The Resolution, Interalia, stated, \"Resolved that it is the considered view of this session of the All India Muslim League that no constitutional plan would be workable in this country or acceptable to the Muslims unless it is designed on the following basic principles, viz., that geographically contiguous units are demarcated into regions which should be so constituted with such territorial readjustments as may be necessary, that the area In which the Muslims are numerically in a majority as in the North-Western and Eastern zones of India, should be grouped to constitute Independent States in which the constituent units shall be autonomous and sovereign\"
That adequate, effective and mandatory safeguards should be specifically provided in the constitution for minorities in these units and in the regions for the protection of their religious, cultural, economic, political, administrative and other rights and interests in consultation with them\".
In 1942, Congress leaders started the Quit India Movement which, if successful, would have left the Muslims completely at the mercy of the Hindus. Quaid-e-Azam, therefore, advised the Muslims to keep aloof from this Movement and asked Britain to first divide India & then quit. As was inevitable, the Muslims became more suspicious of the Congress intentions and as a corollary, they began to support more and more, the demand of the Muslim League for a separate state. It was on the basis of this mass Muslim support for the demand for Pakistan, that Congress leaders ultimately agreed to the partitioning of India. Thus the Pakistan Resolution, passed fifty years ago on 23rd March, 1940, paved the way for the creation of an independent Muslim state in 1947.
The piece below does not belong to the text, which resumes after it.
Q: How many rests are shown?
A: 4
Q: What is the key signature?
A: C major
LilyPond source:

Contributed by: The Department of Archives, Government of Pakistan, Islamabad) To celebrate Pakistan Resolution Golden Jubilee, Pakistan Post Office is issuing a set of three commemorative postage stamps, each of Re.1/- value, in a horizontal se-tenant formation, and one souvenir sheet of Rs. 7/- value, on March 23, 1990.Description of the stamps is as follows:-
The three (Se-tenant) stamps symbolically depict, in line drawings in an artistic manner, the saga of one of the most formative phases of the Pakistan Movement (1930-1947).
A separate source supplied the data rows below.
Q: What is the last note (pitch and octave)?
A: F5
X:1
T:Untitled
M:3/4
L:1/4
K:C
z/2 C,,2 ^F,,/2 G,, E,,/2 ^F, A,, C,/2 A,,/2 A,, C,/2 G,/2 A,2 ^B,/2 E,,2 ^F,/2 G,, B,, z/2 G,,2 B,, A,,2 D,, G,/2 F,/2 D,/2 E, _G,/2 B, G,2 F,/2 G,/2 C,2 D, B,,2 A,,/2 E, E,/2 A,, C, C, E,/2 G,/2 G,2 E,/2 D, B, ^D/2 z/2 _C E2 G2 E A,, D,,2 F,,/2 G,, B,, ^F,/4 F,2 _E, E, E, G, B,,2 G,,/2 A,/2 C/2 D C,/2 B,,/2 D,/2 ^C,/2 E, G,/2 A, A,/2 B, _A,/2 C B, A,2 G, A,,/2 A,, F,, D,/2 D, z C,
In the first stamp, Allama Mohammad Iqbal is shown addressing the famous Allahabad Session of the All India Muslim League; while Liaquat Ali Khan is depicted taking oath as the Secretary General of the League from its President, the Quaid-e-Azam (1936),who is shown seated. In the second stamp Maulana Mohammad Ali Jauhar, a fearless freedom fighter, is shown addressing a Muslim rally; while the Quaid-e-Azam is depicted addressing the mammoth gathering on the eve of the passing of the Pakistan Resolution at Lahore on March 23, 1940. The historic role of the Muslim women in the struggle for Pakistan forms part of the third stamp which most artistically portrays the courageous and historic act of hoisting the Pakistan Movement flag on the Punjab Secretariat Building at Lahore by the fearless Muslim women freedom fighters (1946); while the Quaid-e-Azam is shown taking oath as the first Governor General of the newly established state of Pakistan on August 14, 1947. The souvenir sheet contains extract of the Pakistan Resolution in Urdu & English, alongwith the symbolic depiction of the flag of Pakistan and the Minar-e-Qarardad-e-Pakistan.